Since excessive epidermal hyaluronan is associated with hyperproliferative states and disturbed terminal differentiation of the keratinocytes, we hypothesized that 4-methylumbelliferone (4-MU), an inhibitor of hyaluronan synthesis, could counteract these phenotypic features. Cultured epidermal keratinocytes showed a concentration dependent, maximum 83% reduction of hyaluronan in the presence of 0.2–1.0 mM 4-MU, whereas less decline was seen in the synthesis of chondroitin and heparan sulfate.
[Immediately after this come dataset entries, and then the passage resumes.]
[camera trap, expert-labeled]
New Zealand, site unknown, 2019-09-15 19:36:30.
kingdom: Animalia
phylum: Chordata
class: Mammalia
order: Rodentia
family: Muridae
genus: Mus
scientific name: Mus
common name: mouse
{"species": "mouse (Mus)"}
The reduced hyaluronan was associated with no apparent change in its molecular mass. The 4-MU-treated keratinocytes showed an accentuated epithelial morphology with a flat, round cell shape, increased stress fibers and large vinculin-positive adhesion plaques, cytoskeletal changes consistent with the markedly reduced migration rate observed in scratched monolayer cultures. High concentrations of 4-MU also caused a block in keratinocyte proliferation, reversible upon 4-MU withdrawal. In the epidermis of organotypic cultures, 4-MU prevented the hyaluronan accumulation and epidermal hypertrophy induced by epidermal growth factor. The present results concur with earlier data indicating that enhanced cell locomotion and proliferation are associated with hyaluronan synthesis in activated keratinocytes. Cell proliferation, however, was blocked more strongly than expected on the basis of the incomplete hyaluronan synthesis inhibition, and may represent a novel target of 4-MU. At any rate, 4-MU and equivalent hyaluronan synthesis inhibitors might be considered for situations where suppression of epidermal activation and hyperproliferation is warranted.